Selection:
▼

For years and years I’ve daydreamed about a canal boat holiday. Cruising along the water, waving to dog walkers, mooring up at the local pub for a Ploughman’s lunch and sunbathing on the deck. Pretty painted boats full of flowers, heart pints of local beer and huge slabs of homemade cake. Mr S and I shared these dreams with our friends, and luckily for us they are far more sensible.

You see, that daydream is likely to be constantly interrupted by the good old British weather, endless locks that take hours to open and close, long stretches of water without a pub and tiny living conditions. However there is a way to enjoy a holiday on the water without all that – by boating on The Norfolk Broads.

The Norfolk Broads (situated across Norfolk, obvs), are a little wider and easier to navigate with absolutely no locks in sight. There are boating marinas at every corner to hire anything from a day boat to a massive house in a boat and for water novices, it provides the ideal place to start. Plus, it is really really beautiful.

So six of hired the Princess of Light and headed off for 7 nights on the water. And in the words of Alan Partridge “Wat-er-way’ to have a good time”.

Getting started

Getting started on The Broads is relatively uncomplicated. We didn’t really think about what part of Norfolk we wanted to visit, so just picked the first reputable boat hire company we came across to book our home for the week. Our boat, The Princess of Light from Herbert Woods, cost just over £200pp for the week which included tuition, fuel, bedding, basic kitchen equipment and life jackets. You’ll need extra cash for food and drink and attractions, and also there may be some mooring costs depending on where you park your boat each night.

Boating on The Norfolk Broads

A couple of weeks before our trip, having finally looked at a map, we planned out our route through the quaint villages of North Norfolk. We were apprehensive as we had no idea how we would moor up (we looked at mooring signs on the map and crossed our fingers) or indeed how to drive the thing but there was no backing out now.

After collecting our life jackets, moving into the boat and getting an all too quick driving and mooring lesson on the boat we were left to our own devices. Away we go!

A guide to boating on The Norfolk Broads - and how to survive for 7 nights on a boat!Click To Tweet

Potter Heigham & Hickling

Herbert Woods were based in a marina in Potter Heigham, so that is where we started and ended our boating adventure. As we were unable to pick up the boat until after 4pm we decided to stay in the marina for the evening and set off early in the morning for our next stop.

There is very very little in Potter Heigham. A cafe, an all-purpose shop and a fish and chip shop are right by the marina, but we had to take a walk out to find the nearest pub for dinner, The Falgate Inn.

▲

Problems to work on:
A – Please quote the Norfolk Broads boating piece between "After collecting our" and "The Falgate Inn.", inclusive.
B – Carry the Norfolk Broads boating piece forward from its last sentence.
The lines after this sentence play no part in the tasks.

Supplied information:
▼

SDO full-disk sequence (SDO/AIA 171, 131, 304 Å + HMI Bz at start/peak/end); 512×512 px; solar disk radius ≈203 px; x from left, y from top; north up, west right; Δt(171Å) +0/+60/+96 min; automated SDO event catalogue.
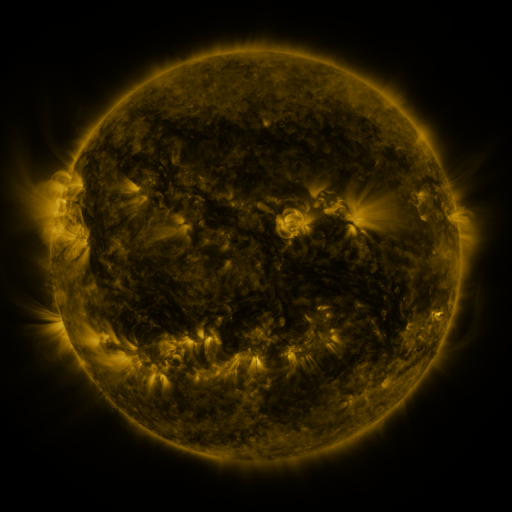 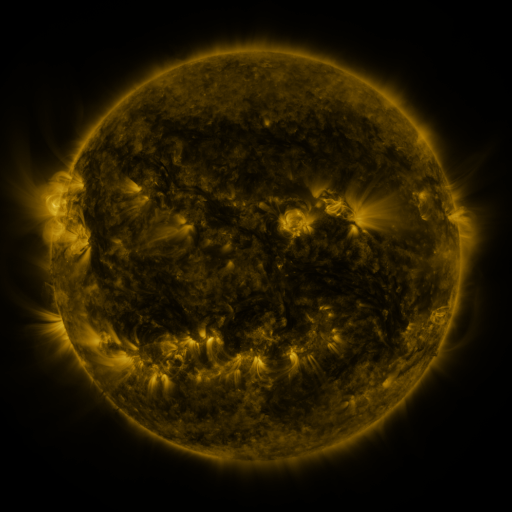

▲

Answers to each task:
A –
After collecting our life jackets, moving into the boat and getting an all too quick driving and mooring lesson on the boat we were left to our own devices. Away we go!

A guide to boating on The Norfolk Broads - and how to survive for 7 nights on a boat!Click To Tweet

Potter Heigham & Hickling

Herbert Woods were based in a marina in Potter Heigham, so that is where we started and ended our boating adventure. As we were unable to pick up the boat until after 4pm we decided to stay in the marina for the evening and set off early in the morning for our next stop.

There is very very little in Potter Heigham. A cafe, an all-purpose shop and a fish and chip shop are right by the marina, but we had to take a walk out to find the nearest pub for dinner, The Falgate Inn.

B –
On the final night of our holiday, we also moored up in Potter Heigham and this time took a car ride out to Hickling to an amazing little pub called The Greyhound. Despite having pub dinners every single day, this one was the absolute best so if you ever find yourself in Hickling, give The Greyhound a visit.

Boating on The Norfolk Broads

Ludham Bridge & St Benets Abbey

The next morning we set off for our first drive in the boat where we tried our best to remember our driving lesson from the night before. Overtaking on the left, sail before steam (or indeed engine, which meant the sail boats always had right of way) and most of all, how to moor up.

We wanted to stop on the way to our first proper mooring at Ludham Bridge, but failed dismally to moor up at St Benet’s Abbey (to the point where many other boaters were laughing at us). This was off-putting, but actually was the only place we found others on the water unwilling to help us out.

So we pressed ahead to Ludham Bridge and after a few goes, finally worked out how to moor properly (by most of us jumping out in our life jackets and physically pulling it in with ropes).

After tying up our boat with our best boy scout knots we finally got to explore with some cake in a cafe, a good country walk to a local pub, a freshen up and an evening in The Dog Inn. There was little to see or do at Ludham Bridge, but it was a short journey to start with and a good place to find out feet – we had brought lots of games and wine on to the boat so we were not short of entertainment.

On our way back during our last day, we did manage to stop at St Benets Abbey – a monastery founded in Anglo Saxon times which although mainly demolished is still very atmospheric.

Boating on the Norfolk Broads


We headed off our main path (we were largely following the River Bure) and headed North up the River Ant to visit Stalham. This was because we knew there was a large Tesco’s within walking distance of the mooring, and because there were a handful of pubs in town showing the football, which was a very important fact for our male companions (*rolls eyes*).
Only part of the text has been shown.